• Excerpted passage:
========================
Humility in Philosophy


Because the views we espouse are always open to objections and disagreement, our practice at its best nurtures in the philosopher a capacity to withstand huge shifts in her understanding of even her most deeply entrenched beliefs about how things are in the world. Good philosophy of all stripes fosters in the practitioner the virtue of epistemic humility.

The best philosophy teachers are the ones who are able to model this virtue. They show their students, à la Socrates in at least the early Platonic dialogues, how the right kind of conversation can bring to consciousness the utter preposterousness of something that one has always taken for granted and then how to survive finding oneself turned around in one’s shoes. Epistemic humility sometimes takes the form of humbleness, but not always. It can be intensely empowering for people who have always assumed that the systematically poor way the world treats them is fundamentally the way they deserve to be treated.
========================
• Dataset extract:
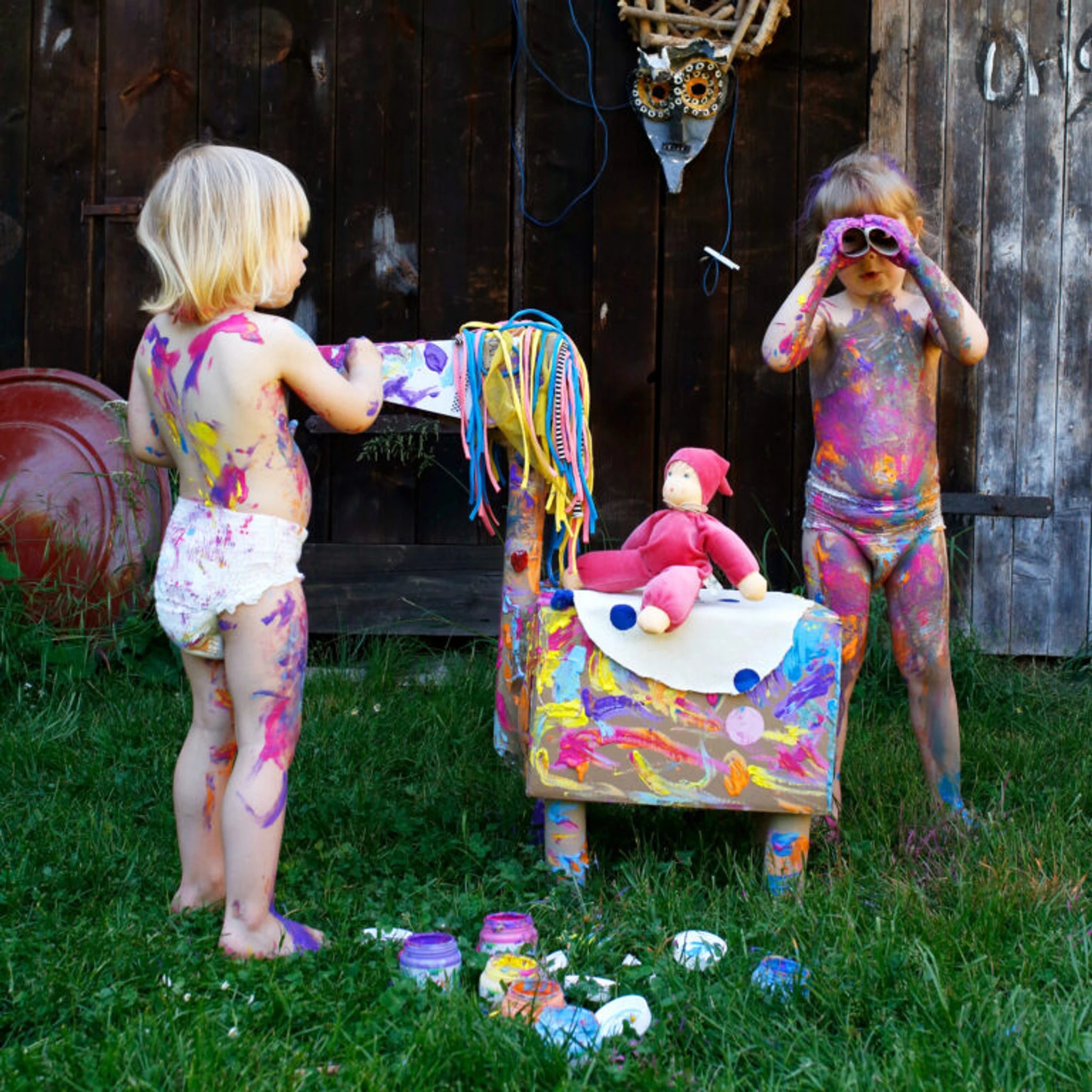 Zwei Kinder spielen mit Farbe, während die Puppe Nani pink mit süßem Bubi-Kragen und frecher Mütze aus weichem Bio-Baumwollnicki und schadstofffreier Schafschurwolle im Vordergrund sitzt.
========================
• Assigned task 1: Transcribe a section of the text on humility in philosophy, starting at the words "The best philosophy" and ending after "to be treated.".
• Assigned task 2: According to the text on humility in philosophy, why does philosophical practice at its best give the philosopher a capacity to withstand huge shifts in understanding of even deeply entrenched beliefs? Answer in one to three sentences.

• Output 1:
The best philosophy teachers are the ones who are able to model this virtue. They show their students, à la Socrates in at least the early Platonic dialogues, how the right kind of conversation can bring to consciousness the utter preposterousness of something that one has always taken for granted and then how to survive finding oneself turned around in one’s shoes. Epistemic humility sometimes takes the form of humbleness, but not always. It can be intensely empowering for people who have always assumed that the systematically poor way the world treats them is fundamentally the way they deserve to be treated.

• Output 2: It does so because the views philosophers espouse are always open to objections and disagreement. Good philosophy therefore fosters the virtue of epistemic humility in the practitioner.